WORK ITEM: What you return must match the records below character for character, except that no picture appears.

EXERCISE DATA:
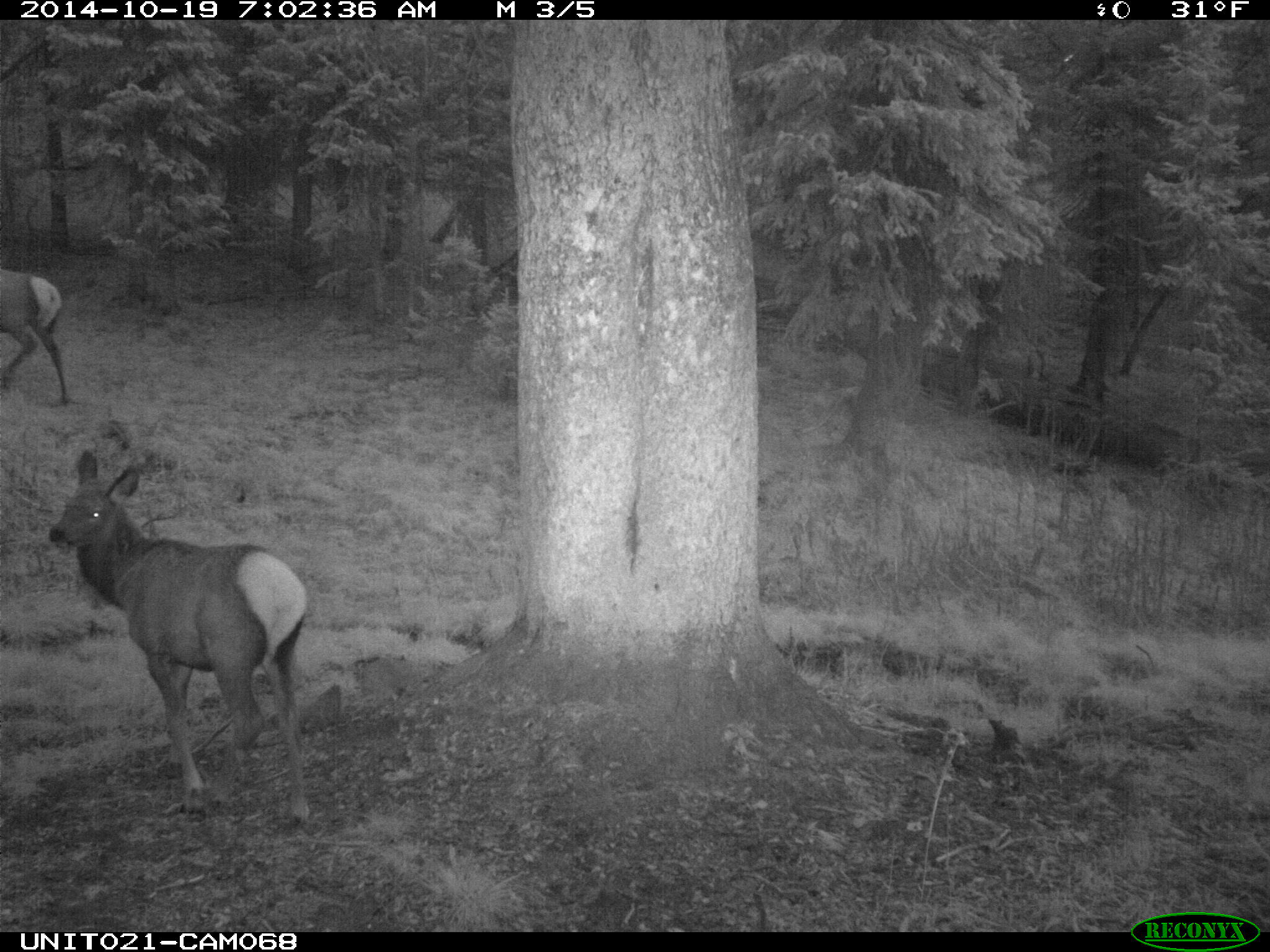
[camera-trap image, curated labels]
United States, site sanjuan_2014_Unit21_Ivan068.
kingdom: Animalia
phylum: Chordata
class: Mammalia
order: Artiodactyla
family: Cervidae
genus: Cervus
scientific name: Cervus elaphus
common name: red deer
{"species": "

EXERCISE RESULT:
[camera-trap image, curated labels]
United States, site sanjuan_2014_Unit21_Ivan068.
kingdom: Animalia
phylum: Chordata
class: Mammalia
order: Artiodactyla
family: Cervidae
genus: Cervus
scientific name: Cervus elaphus
common name: red deer
{"species": "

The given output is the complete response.